- What the exercise asks -
Starting at the line that contains "What amount of" and continuing through the end of the records, rewrite those lines with every "yellow high-visibility vest" changed to "orange safety vest" and nothing else altered.

- Data for the task -
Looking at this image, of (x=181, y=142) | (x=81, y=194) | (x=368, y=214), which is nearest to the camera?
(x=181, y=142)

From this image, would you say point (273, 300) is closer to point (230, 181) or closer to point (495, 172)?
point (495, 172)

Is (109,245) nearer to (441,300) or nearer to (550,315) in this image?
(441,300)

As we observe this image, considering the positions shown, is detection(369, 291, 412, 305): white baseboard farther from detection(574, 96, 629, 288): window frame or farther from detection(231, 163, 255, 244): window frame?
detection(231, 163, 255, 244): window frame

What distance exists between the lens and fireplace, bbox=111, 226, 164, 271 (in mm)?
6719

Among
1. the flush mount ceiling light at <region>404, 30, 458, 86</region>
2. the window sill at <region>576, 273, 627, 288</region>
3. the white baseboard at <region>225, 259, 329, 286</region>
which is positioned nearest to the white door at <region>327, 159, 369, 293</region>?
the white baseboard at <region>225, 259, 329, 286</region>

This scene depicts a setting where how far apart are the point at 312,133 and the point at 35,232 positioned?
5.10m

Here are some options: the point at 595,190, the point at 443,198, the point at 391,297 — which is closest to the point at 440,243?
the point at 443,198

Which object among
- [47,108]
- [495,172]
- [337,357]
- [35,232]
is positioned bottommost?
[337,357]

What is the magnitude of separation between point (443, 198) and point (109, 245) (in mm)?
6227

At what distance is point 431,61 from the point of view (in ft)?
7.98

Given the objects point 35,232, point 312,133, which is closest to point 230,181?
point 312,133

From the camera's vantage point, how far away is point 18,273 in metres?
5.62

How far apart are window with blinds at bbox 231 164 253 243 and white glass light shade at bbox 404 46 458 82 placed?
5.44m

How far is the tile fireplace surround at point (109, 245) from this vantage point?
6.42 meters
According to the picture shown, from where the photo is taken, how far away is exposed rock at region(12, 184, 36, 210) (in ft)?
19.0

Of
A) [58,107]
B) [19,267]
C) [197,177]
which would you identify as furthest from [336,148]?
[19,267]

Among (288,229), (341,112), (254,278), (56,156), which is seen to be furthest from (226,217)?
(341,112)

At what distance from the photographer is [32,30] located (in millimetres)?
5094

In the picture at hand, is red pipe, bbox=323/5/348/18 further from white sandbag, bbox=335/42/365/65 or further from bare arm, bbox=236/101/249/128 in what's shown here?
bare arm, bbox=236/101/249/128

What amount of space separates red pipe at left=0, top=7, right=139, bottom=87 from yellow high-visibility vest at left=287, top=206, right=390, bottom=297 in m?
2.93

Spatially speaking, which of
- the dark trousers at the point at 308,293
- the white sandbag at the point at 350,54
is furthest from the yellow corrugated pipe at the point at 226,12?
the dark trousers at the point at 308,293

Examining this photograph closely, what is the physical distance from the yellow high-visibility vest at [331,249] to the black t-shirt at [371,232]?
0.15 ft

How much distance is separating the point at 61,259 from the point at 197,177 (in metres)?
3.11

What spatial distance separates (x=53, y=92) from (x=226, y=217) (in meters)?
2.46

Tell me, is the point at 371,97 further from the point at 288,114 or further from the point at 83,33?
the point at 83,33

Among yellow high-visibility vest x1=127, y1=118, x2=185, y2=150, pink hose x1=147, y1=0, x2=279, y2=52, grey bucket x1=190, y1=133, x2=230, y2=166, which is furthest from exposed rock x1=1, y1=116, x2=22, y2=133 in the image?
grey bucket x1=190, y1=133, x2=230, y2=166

- Exercise answer -
What amount of space separates red pipe at left=0, top=7, right=139, bottom=87 from orange safety vest at left=287, top=206, right=390, bottom=297 in m?
2.93

Spatially speaking, which of
- the dark trousers at the point at 308,293
- the white sandbag at the point at 350,54
is furthest from the yellow corrugated pipe at the point at 226,12?
the dark trousers at the point at 308,293

Examining this photograph closely, what is the physical distance from the orange safety vest at [331,249] to the black t-shirt at [371,232]?
0.15 ft

How much distance is separating the point at 61,259 from the point at 197,177 (in metres)?
3.11

What spatial distance separates (x=53, y=92) from (x=226, y=217) (in meters)?
2.46

Tell me, is the point at 371,97 further from the point at 288,114 or further from the point at 83,33?
the point at 83,33

Among orange safety vest x1=127, y1=118, x2=185, y2=150, pink hose x1=147, y1=0, x2=279, y2=52, grey bucket x1=190, y1=133, x2=230, y2=166, which is furthest from exposed rock x1=1, y1=116, x2=22, y2=133 in the image?
grey bucket x1=190, y1=133, x2=230, y2=166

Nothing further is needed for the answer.